[TEXT SHOWN]
===============

Melekhova's situation is one example of the need for more affordable housing in the area, local advocates said Monday during a “community conversation” on the topic. Seniors, young professionals, empty nesters, veterans and various other demographics also could benefit from a more diverse housing stock, they said.

“Housing stability is the basis for a positive quality of life,” said Mary Beth Nagai of the DuPage Housing Alliance. “Over the years, I have seen housing to rent and own in Naperville become more and more expensive. At the same time, affordable housing availability has decreased. Many members of the community are not in a position to find stable housing they can afford.”

Dozens of residents and city leaders attended the discussion organized by City Councilman John Krummen and DuPage County Board member Dawn DeSart. The event comes about a month after the city council set a goal that 20% of affordable housing be included in any future development planned along 5th Avenue.

The city soon will have to submit a plan for increasing affordable housing to meet a state mandate that requires 10% of a municipality's residences be affordable, Krummen said. Naperville falls short at 7.5%, with about 3,800 homes defined as affordable out of roughly 50,000.

“Government regulations should not be the driving force to add more affordable housing,” Krummen said. “Our community vision is to be the best we can be by valuing all community members.”

===============

[INFORMATION SUPPLIED]
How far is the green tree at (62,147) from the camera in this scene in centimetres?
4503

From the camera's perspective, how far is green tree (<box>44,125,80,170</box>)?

===============

[STATED PROBLEM]
Please rewrite the affordable housing passage from "The city soon" to "of roughly 50,000.", swapping "state mandate" for "state requirement".

[SOLUTION TO THE EXERCISE]
The city soon will have to submit a plan for increasing affordable housing to meet a state requirement that requires 10% of a municipality's residences be affordable, Krummen said. Naperville falls short at 7.5%, with about 3,800 homes defined as affordable out of roughly 50,000.